Games marked director Curtis (Night Tide) Harrington's jump
from independent B-pictures to the studio's A-list. A thriller
whose ode to Diabolique is apparent in more than just the
casting of French starlet Simone Signoret, Games is a lavish
and kinky film that won Katherine Ross a Golden Globe for
emerging talent. Paul and Jennifer Montgomery (James Caan
and Katherine Ross) are a rich young couple living in New
York. She has tons of daddy's money and he has a deep interest
in pop art, Americana and the occult. They throw decadent
parties where the hip New York intellectuals meet to test
the boundaries of conformity. While Paul and Jennifer believe
they are on the cutting edge of the swinging 60s, they soon
learn that they are pikers. Signoret plays a cosmetics saleslady/con
artist who charms her way into the Montgomerys' home and feigns
an illness to stay with the couple, who are more than happy
to have a new plaything. But the euro-dame wastes no time
showing the couple that games can be taken to a higher level.
She introduces them to the joys of Russian roulette. She then
conspires with Jennifer to screw with Paul's mind by bringing
a fourth player into the household fun. Norman (Don Stroud)
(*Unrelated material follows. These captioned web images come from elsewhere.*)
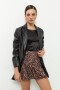 FALDA JEY ANIMAL Animal Print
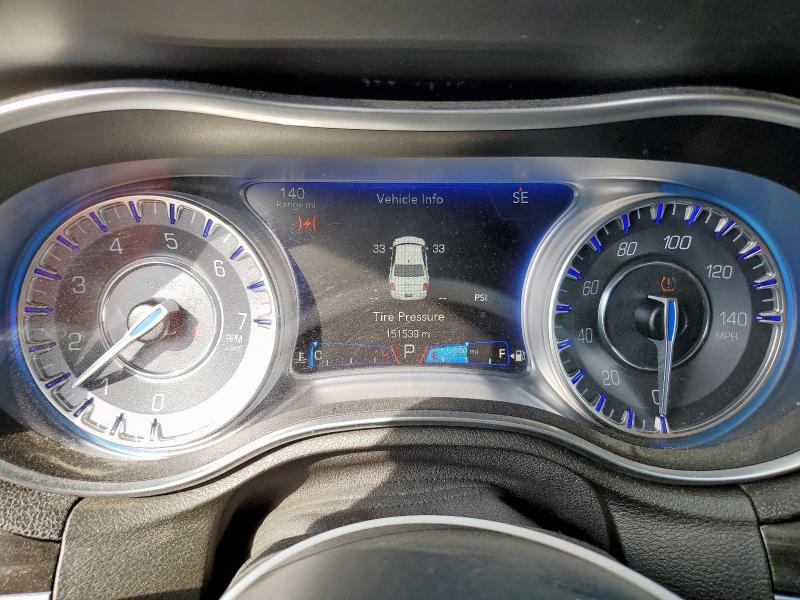 Zdjęcie 9 z aukcji – 2015 CHRYSLER 300 LIMITE z VIN 2C3CCAAG5FH904327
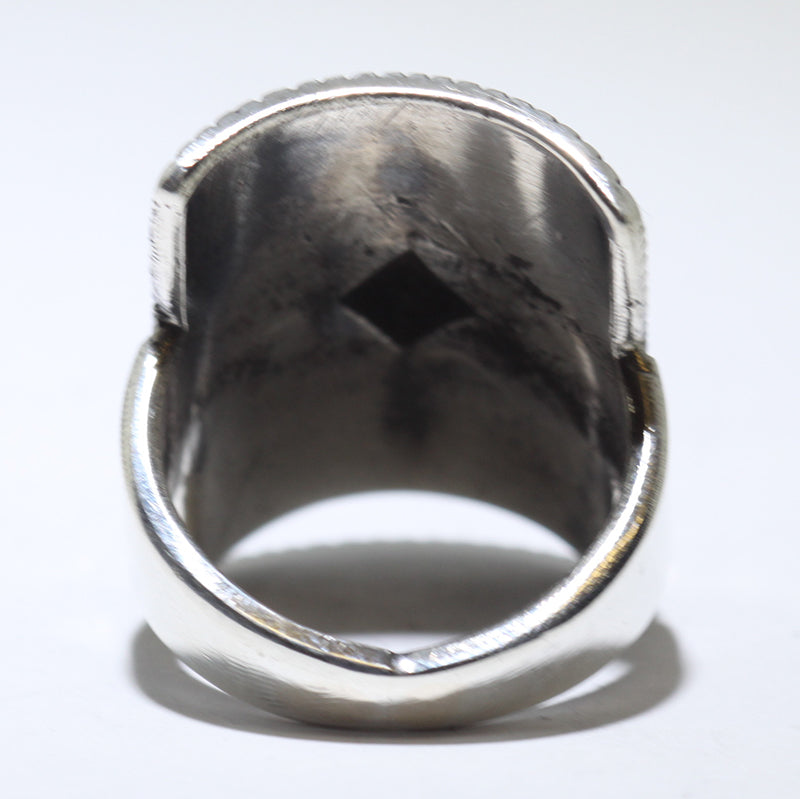 Silver Ring by Harrison Jim- 11
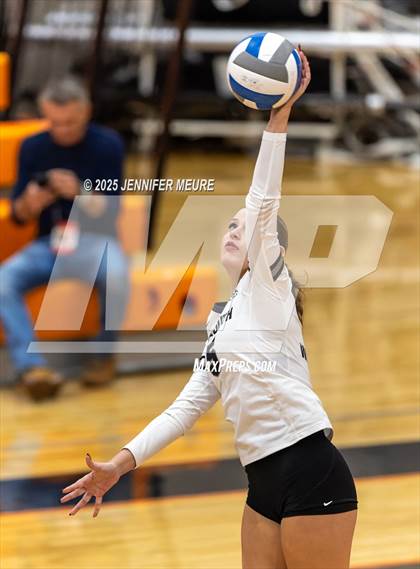 Thumbnail 2 in Salem @ Plymouth (MHSAA Division 1 District 23 First Round) photogallery.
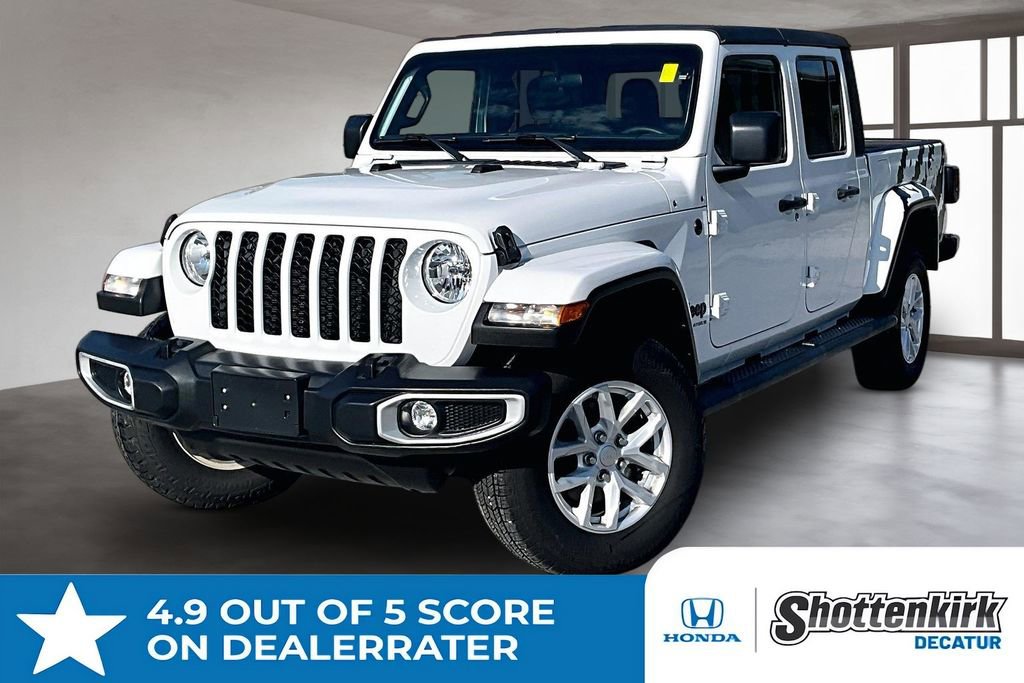Used 2023 Jeep Gladiator Sport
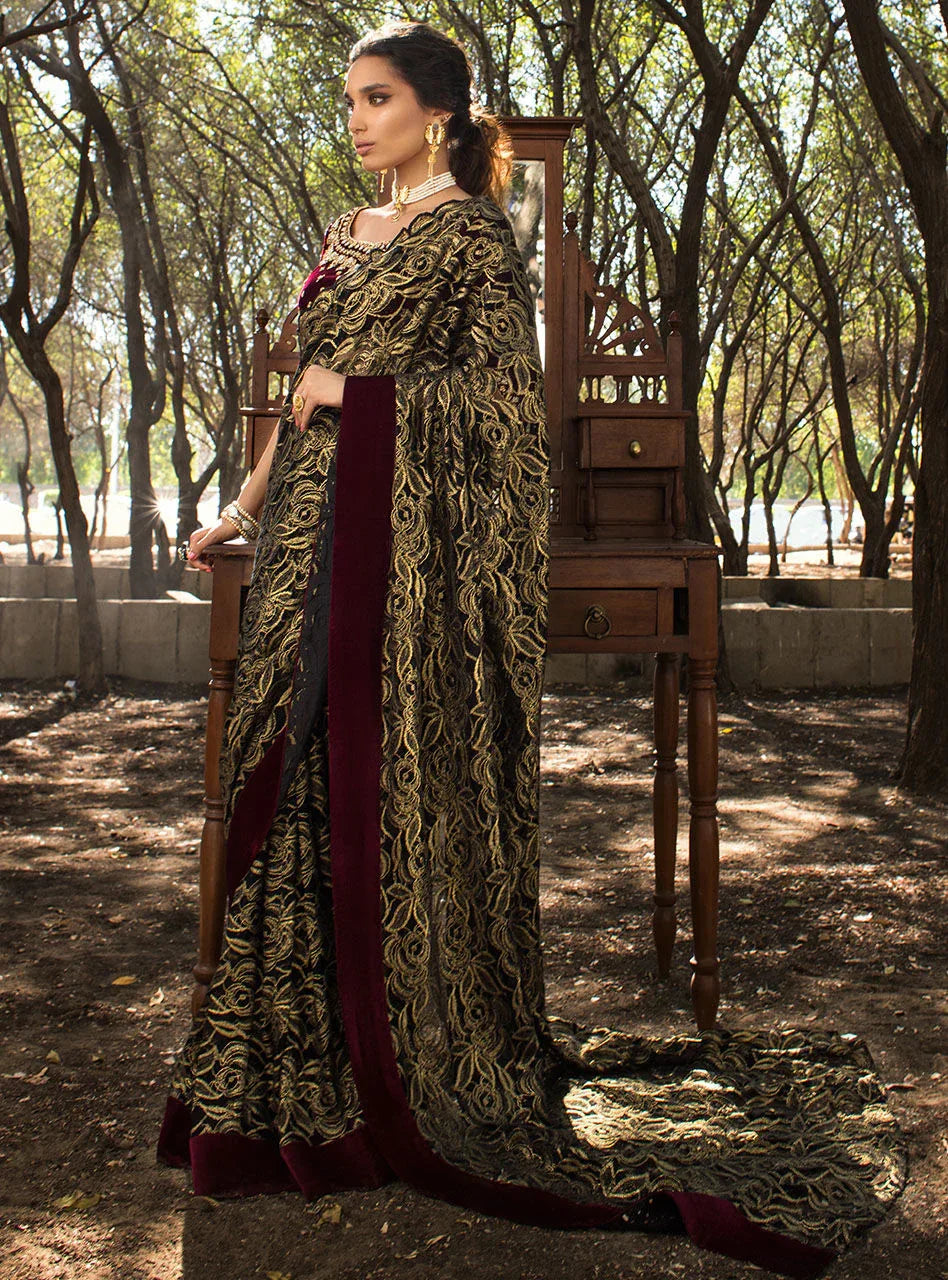 Zainab Chottani | Semi Formals | ELENAA - Rang-e-Khaas
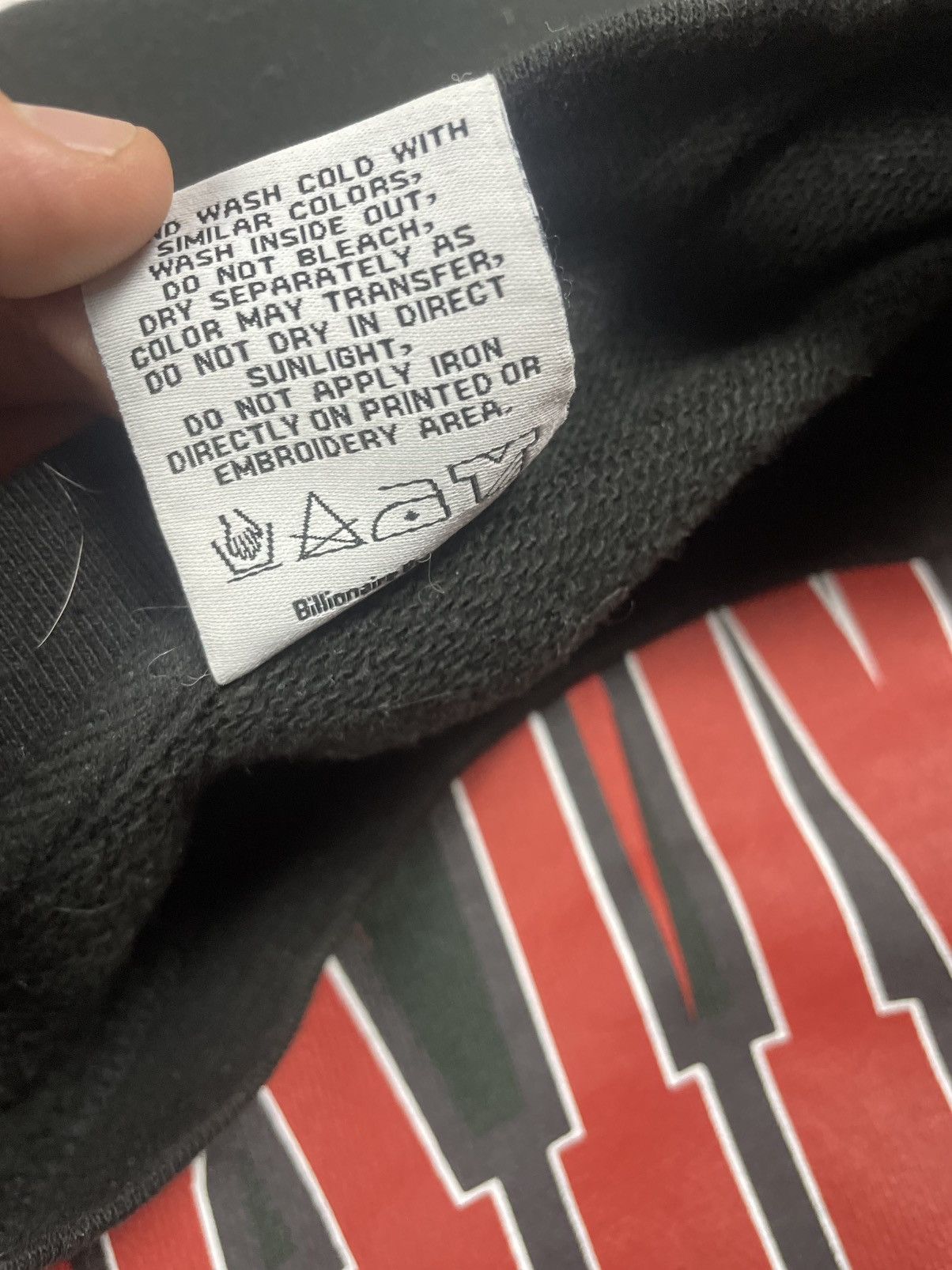 Billionaire Boys Club Billionaire Boys Club Viking Hoodie for Sale! Size US M / EU 48-50 / 2 - 7 Thumbnail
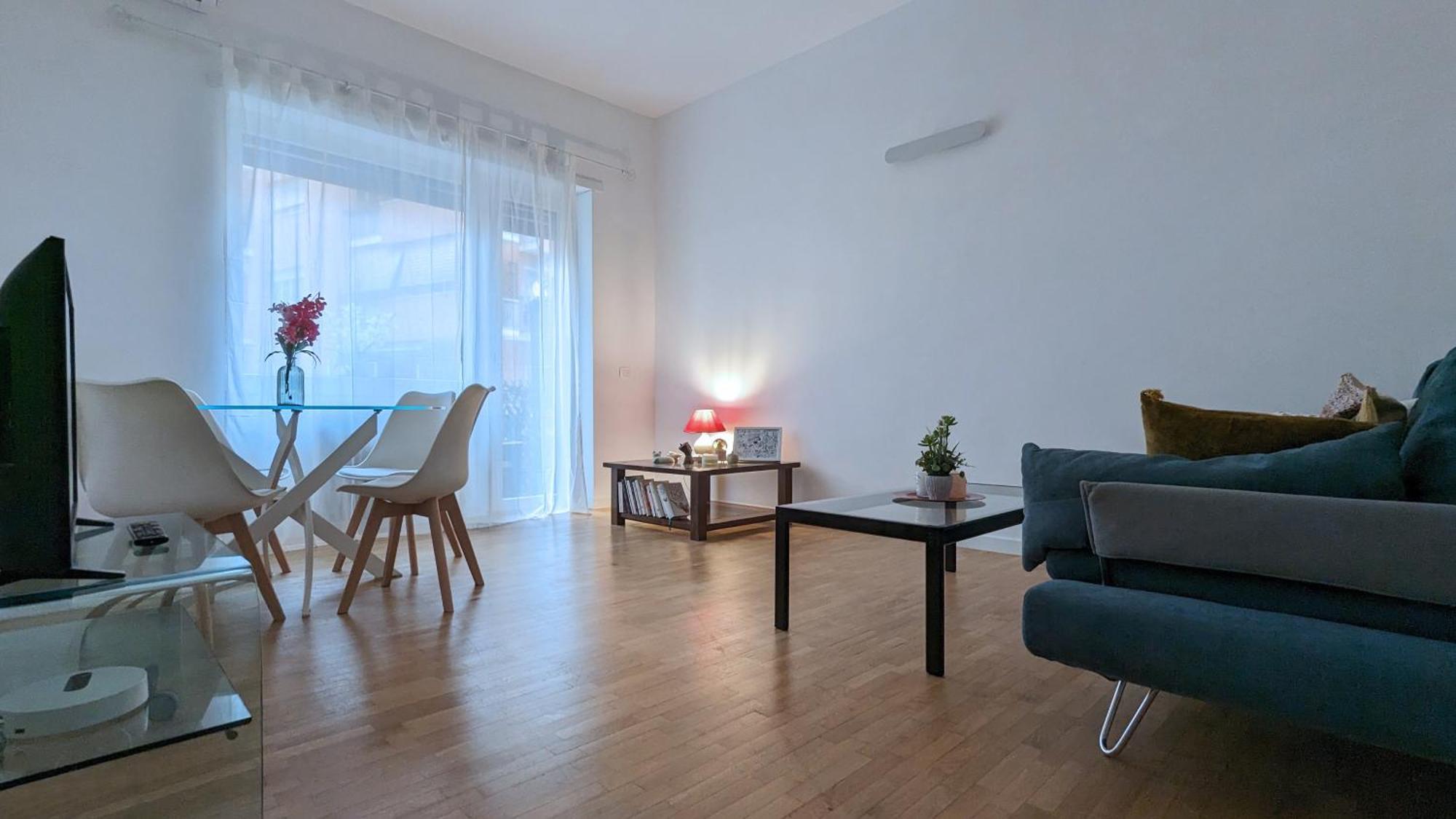 Appartamento Alma Domus Roma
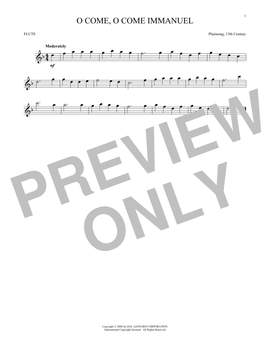 Plainsong, 13th Century: O Come, O Come Immanuel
is the neighborhood grocery delivery boy who wants nothing
more than to ravish Jennifer. At this point the games become
darker and deadlier. Considered by many to be Harrington's
finest film.
Preceded by USHER (40 min. 35mm), Curtis Harrington's
new adaptation of Edgar Allen Poe's The Fall of the House
of Usher. Harrington plays the enigmatic writer Roderick Usher,
who lives in an extravagant, secluded old house with his twin
sister. A staple of the Gothic narrative, Poe's story fares
well with Harrington's theatrical aesthetic.
PRETTY
POISON
Dir. Noel Black
USA, 1968
16mm 95 min.
Predating Heathers by almost 20 years, Noel Black's darkly
comic tale of a New England teenage rampage stars Tuesday
Weld and Anthony Perkins in what many argue are their best
roles ever. Perkins plays a young arsonist recently released
from a mental institution who gets an inconspicuous job at
a chemical factory in a small town where nobody knows about
his dark past. Tuesday Weld plays the fresh-faced high school
majorette Sue Ann who gets sucked in by his fabricated tales
of being a secret agent. They play dangerous games that result
in murder. But it soon becomes apparent that Sue Ann is the
more unbalanced of the two, and Weld's performance as the
manipulative teen is astounding, outshining even the former
Norman Bates (the two would be teamed up again later with
Play It As It Lays). A rare, offbeat treat written by Lorenzo
Semple Jr. , who would go on to work for Dino De Laurentiis
(King Kong, Flash Gordon).
--Kier-La Janisse
JAMES
ELLROY'S FEAST OF DEATH
Dir. Vikram Jayanti
USA/UK 2001
Digi-Beta 90 min.
"I never knew her in life. She exists for me through
others, in evidence of the ways her death drove them. Working
backward, seeking only facts, I reconstructed her as a sad
little girl and a whore, at best a could-have-been, a tag
that might equally apply to me." - James Ellroy, "The
Black Dahlia" (1987)
Those familiar the hard-boiled crime novels of 'Demon Dog'
James Ellroy (L.A. Confidential)know that his dark, obsessive
histories mirror the tragedy that has colored his own life,
beginning with the brutal murder of his mother when Ellroy
was ten years old. The mixed love and hatred Ellroy felt for
his mother fuelled his interest in crime fiction and found
a fantasy counterpart in the most celebrated crime in the
annals of Hollywood, the 1947 murder and dismemberment of
would-be actress Elizabeth Short, AKA The Black Dahlia. While
portions of the film detail familiar terrain for Ellroy fans,
the final third sees the ghost of Elizabeth Short preside
over a revealing feast at Raymond Chandler's old hangout,
The Pacific Dining Car, with Ellroy, a handful of lifer-homicide
detectives from the LAPD and Los Angeles Sheriff's Department,
and a guest appearance by Nick Nolte (who is supposedly spearheading
a film adaptation of Ellroy's White Jazz). In a moment of
reflection, one of the feast's guests proposes a new theory
on the unsolved Dahlia case that sends a chilling hush over
the entire room. Shot on 16mm and digital video for British
television, Ellroy allowed director Vikram Jayanti full access
on this death trip that weaves in and out of unsolved crimes
and provides a haunting meditation on human savagery and grief.